Beginning in 2015, Ricard was adviser to the criminal chamber of the French Court of Cassation.

===French National Terrorism Prosecution Office===
Ricard advocated for the creation of a French national anti-terrorism prosecution along with Magistrate Jean-Louis Bruguière, Michel Debacq (former head of the specialized section of the Paris prosecutor's office), and Christian Vigouroux (former chief of staff of Christiane Taubira and Élisabeth Guigou).

After the receipt of the opinion of France's Superior Council of the Judiciary (Conseil supérieur de la magistrature; CSM) at its meeting of 21 May 2019, the 62-year-old Ricard was appointed General Counsel at the Court of Cassation to exercise the function of anti-terrorism public prosecutor at the Tribunal de grande instance de Paris, heading a new National Terrorism Prosecution Office (Parquet national antiterroriste; PNAT), beginning on 25 June 2019. He leads a team of 25 magistrates. His reputation among his colleagues was that he is uncompromising and perfectionist. Magistrate Jean-Louis Bruguière said: "He is a very good magistrate with [a] good understanding on major cases of radical Islamism. A hard worker and very meticulous, he knew the files by heart."

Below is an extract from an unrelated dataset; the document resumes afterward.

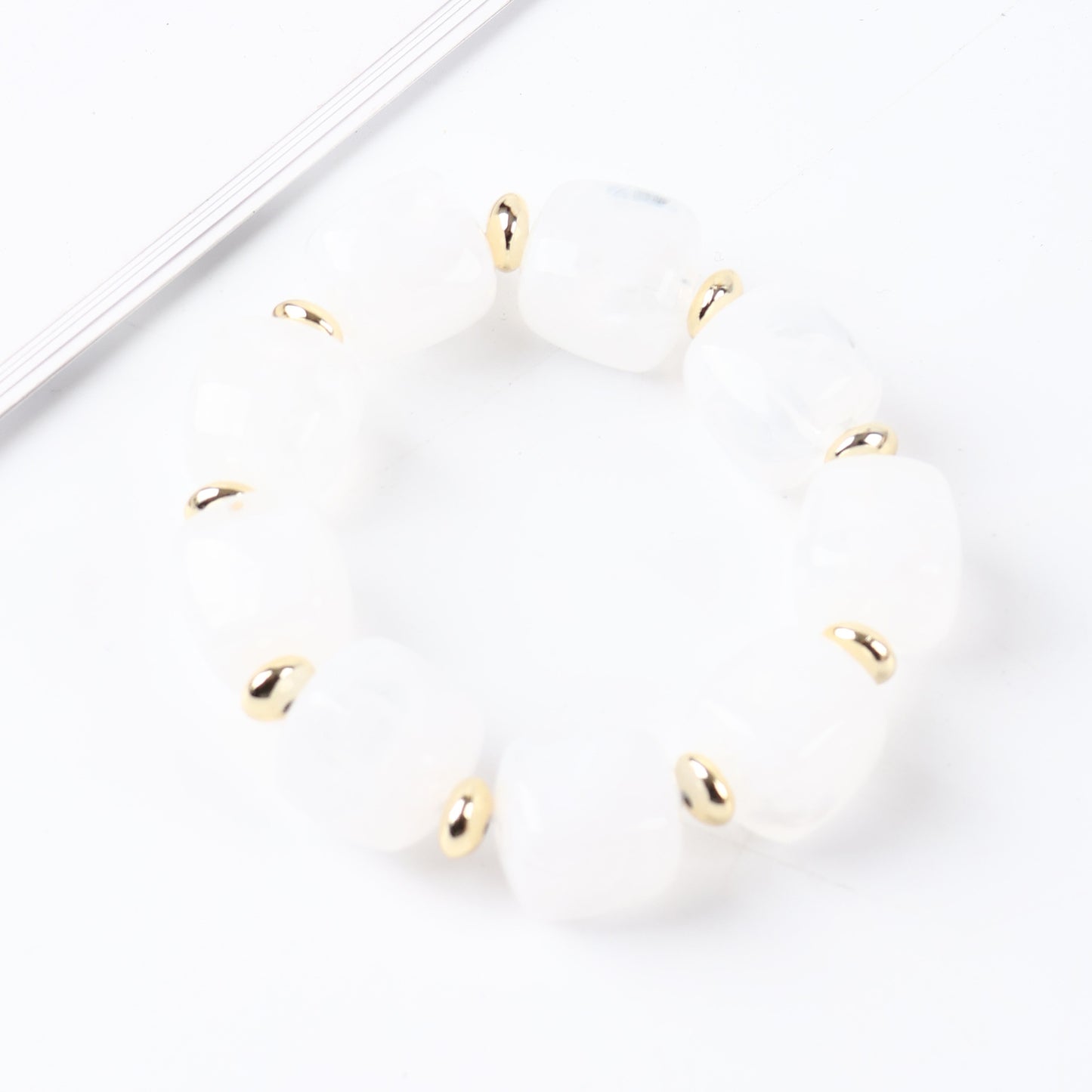 Style Female Niche Acrylic Geometric Solid Bracelet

During his time in office, Ricard led investigations into a stabbing attack near the former offices of the magazine Charlie Hebdo in September 2020, the murder of Samuel Paty in October 2020, the 2020 Nice stabbing later that month, and the Rambouillet knife attack in April 2021.

Shortly after the 2022 Russian invasion of Ukraine, Ricard opened three inquiries over possible war crimes in the Ukrainian towns of Mariupol, Hostomel and Chernihiv, all related to acts against French citizens in the country.